# S5 Programm umschreiben.



## kolbendosierer (2 Mai 2006)

Hallo und Guten Morgen,

der Lehrling bei uns in der Firma hatt mich gefragt wie man den einen FB von Step5 in einen Baustein für S7 umwandelt. Ich habe mir hier ein paar Beiträge durchgelesen und war auch selbst der Meinung den alten als grobe Vorlage und dann den FB neu im S7-Programm erstellen.

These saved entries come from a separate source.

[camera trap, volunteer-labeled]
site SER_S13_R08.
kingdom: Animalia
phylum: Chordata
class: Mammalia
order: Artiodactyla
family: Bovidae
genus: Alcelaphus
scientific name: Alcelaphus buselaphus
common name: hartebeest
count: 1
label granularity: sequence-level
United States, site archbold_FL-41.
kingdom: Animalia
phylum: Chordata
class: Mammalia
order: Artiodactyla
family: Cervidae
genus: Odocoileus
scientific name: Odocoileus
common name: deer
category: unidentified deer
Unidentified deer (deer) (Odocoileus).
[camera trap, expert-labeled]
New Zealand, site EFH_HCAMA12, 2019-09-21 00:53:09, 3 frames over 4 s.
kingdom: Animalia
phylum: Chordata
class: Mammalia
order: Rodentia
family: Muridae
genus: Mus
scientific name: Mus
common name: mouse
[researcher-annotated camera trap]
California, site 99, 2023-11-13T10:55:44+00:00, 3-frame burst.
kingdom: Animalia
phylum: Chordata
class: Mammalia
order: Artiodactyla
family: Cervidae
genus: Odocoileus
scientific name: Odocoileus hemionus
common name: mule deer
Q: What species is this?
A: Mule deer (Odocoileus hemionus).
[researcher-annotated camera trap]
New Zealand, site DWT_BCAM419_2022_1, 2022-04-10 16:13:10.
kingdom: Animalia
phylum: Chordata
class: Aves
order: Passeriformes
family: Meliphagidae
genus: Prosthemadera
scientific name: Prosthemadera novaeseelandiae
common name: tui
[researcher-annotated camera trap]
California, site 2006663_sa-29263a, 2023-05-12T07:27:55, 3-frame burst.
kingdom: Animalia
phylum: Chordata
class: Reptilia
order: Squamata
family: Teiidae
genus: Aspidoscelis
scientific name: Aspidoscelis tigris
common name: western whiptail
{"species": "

So jetzt habe ich aber nur noch eine Frage.
Wenn ich nun einen neuen FB erzeuge und das Programm umtippe bräuchte ich doch jedesmal einen DB als instanz.Oder Irre ich mich da??

Hier der alte FB:


NETZWERK 1
NAME :T-KT
BEZ :TIME E/A/D/B/T/Z: T
BEZ :KT E/A/D/B/T/Z: D KM/KH/KY/KC/KF/KT/KZ/KG: KT
BEZ :SET E/A/D/B/T/Z: E BI/BY/W/D: BI
BEZ :REST E/A/D/B/T/Z: E BI/BY/W/D: BI
BEZ :RUN E/A/D/B/T/Z: A BI/BY/W/D: BI

0014 :***

NETZWERK 2
0015 :LW = KT
0016 :UN = RUN
0017 :SPB = M001
0018 :LC = TIME
0019 M001 :U = SET
001A :SE = TIME
001B :S = RUN
001C :O = TIME
001D :ON = REST
001E :RB = RUN
:***

Hier der neue:

Schnittstelle IN

Set / bool
Reset / bool
Zeit / Timer
KT / S5Time

Schnittstelle OUT

Run / bool


L #KT
UN #Run
SPB m001
LC #Zeit
m001: U #Set
SE #Zeit
S #Run
O #Zeit
ON #Reset
R #Run

Wenn ich diesen FB nun aufrufe wird eben auch ein DB verlangt.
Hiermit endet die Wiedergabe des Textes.